IL ROSARIO E IL MESSAGGIO DI FATIMA – Terza Parte

La storia del Rosario

Nel libro Gli appelli del messaggio di Fatima, Suor Lucia scrive: Dopo la preghiera liturgica del santo Sacrificio della Messa, l’orazione del santo Rosario o corona, per l’origine e la sublimità delle preghiere che lo compongono e per i misteri della nostra redenzione che ricordiamo e meditiamo ad ogni decina, è la preghiera più gradita che possiamo offrire a Dio, e di maggiore profitto  per le nostre anime. Se così non fosse, Nostra Signora non ce l’avrebbe raccomandata con tanta insistenza”. 

Sono alquanto antichi gli inizi del Rosario, il cui nome deriva da una usanza medievale di porre una ghirlanda di fiori, specialmente di rose, sul capo di chi si volesse festeggiare. Una tradizione assai tardiva attribuisce la sua istituzione a San Domenicano, ma questa forma di preghiera è molto più antica, ed è il risultato dell’unione di più elementi che si formalizzarono nell’arco del XII  e del XVI secolo. È noto che fin dall’antichità si usavano una fune a cento nodi per compiere un pari numero di genuflessioni e segni di croce. All’inizio del XII secolo era costume diffuso tra monaci conversi illetterati ripetere più volte (50 oppure 150) i Paternoster e, per tale preghiera, si servivano di coroncine simili ai nostri rosari. In quel tempo si diffuse la pratica delle 150 Ave Maria,  ma solo verso la fine del XV secolo invalse quella di aggiungere il seguito del “Santa Maria”. 
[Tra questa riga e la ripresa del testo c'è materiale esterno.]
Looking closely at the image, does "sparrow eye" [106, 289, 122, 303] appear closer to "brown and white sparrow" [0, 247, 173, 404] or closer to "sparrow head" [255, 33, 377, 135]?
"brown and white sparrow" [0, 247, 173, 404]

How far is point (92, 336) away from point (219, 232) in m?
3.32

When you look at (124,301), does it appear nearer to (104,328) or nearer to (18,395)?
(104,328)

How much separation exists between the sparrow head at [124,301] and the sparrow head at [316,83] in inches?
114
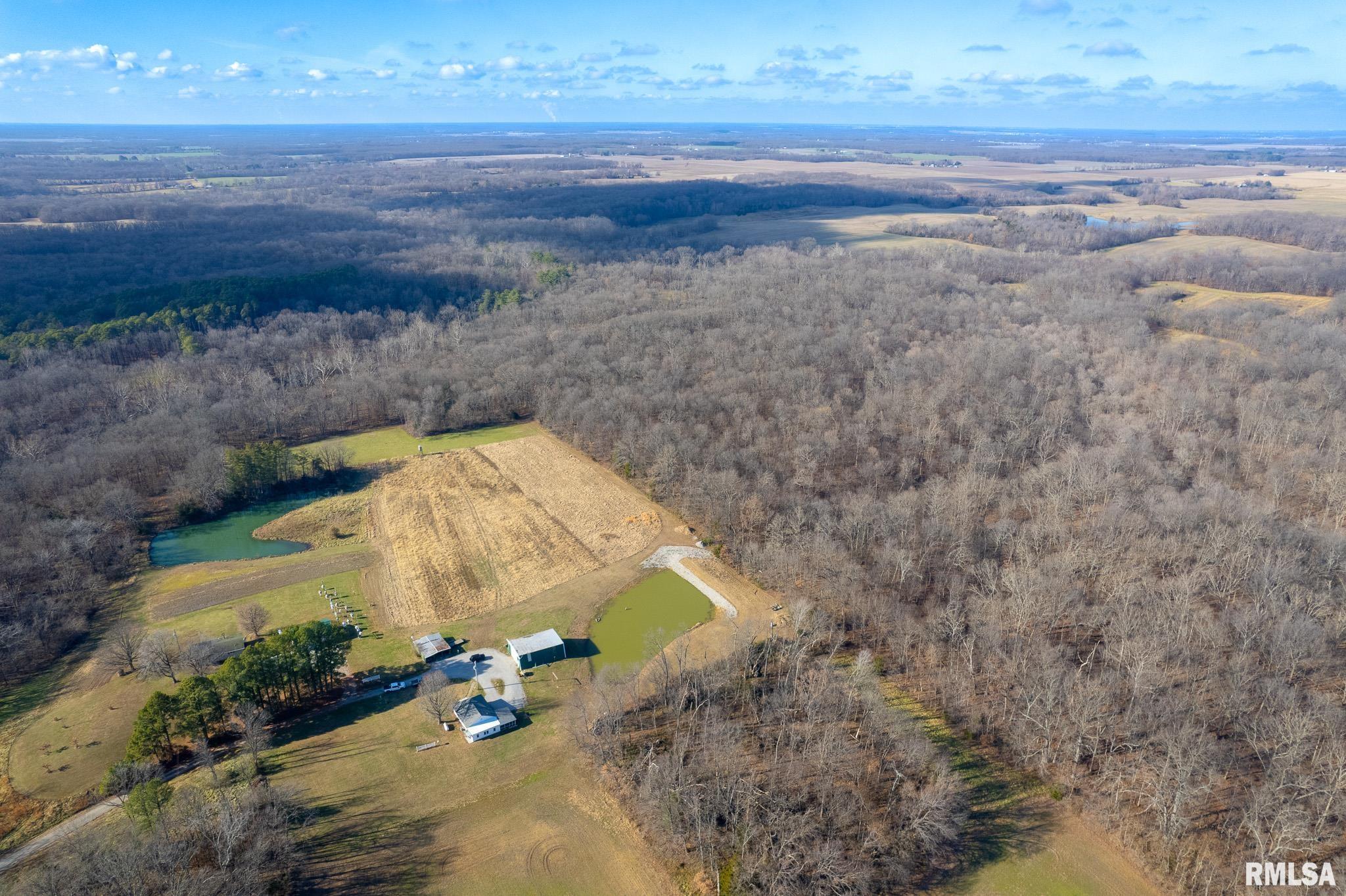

La suddivisione in quindici decine e lo stacco con il Padre Nostro è opera del Monaco Enrico di Kalkar (1328-1408); la meditazione dei misteri fu proposta dal certoisino Domenicano di Prussia negli anni tra il 1410 eil 1439. Poco dopo, il domenicano Alano de la Roche, apostolo ardentissimo del Rosario, ridusse i misteri nella triplice partitura dell’incarnazione, passione e morte, gloria di Cristo e di Maria. Un’ulteriore riduzione avvenne con Alberto da Castello nel 1521 che portò i misteri da meditare a quindici. Il tocco finale fu dato da San Pio V, definito “primo papa del rosario” con la bolla Consueverunt Romani Pontifices. A lui, ancora, se deve la festa del Santo Rosario nella prima domenica di ottobre a ricordo della vittoria di Lepanto.

Da allora il magistero pontificio si è arricchito di documenti per esaltare l’efficacia di questa preghiera cristocentica, alla portata di tutti, semplice ed indicata contro le eresie e i grandi pericoli per l’umanità, per conservare la fede, operare conversioni, ottenere la pace e affidare a Maria il ritmo della nostra vita quotidiana. Leone XIII scrisse ben dodici lettere encicliche e due lettere apostoliche; Pio XII, una enciclica e otto lettere. Onorarono pure il Rosario, in modo particolare, Giovanni XXIII, Paolo VI, Giovanni Paolo I e Giovanni Paolo II. 

In tutti troviamo espressioni che esaltano questa preghiera, quale sintesi del Vangelo, tale da favorire la contemplazione dei misteri di Cristo e dare lode a Dio con gli occhi, lo spirito e il cuore della Vergine Maria. Per queste ragioni, San Giovanni Paolo II, il Papa dal motto mariano Totus tuus, nella Lettera apostolica Rosarium Virginis Mariae ha scritto: “Quante grazie ho ricevuto dalla Vergine Santa attraverso il Rosario… se riscoperto nel suo pieno significato, porta al cuore stesso della vita cristiana un’ordinaria quanto feconda oppurtunità spirituale e pedagogica per contemplazione personale, la formazione del Popolo di Dio e la nuova evangelizzazione” (nn. 2-3).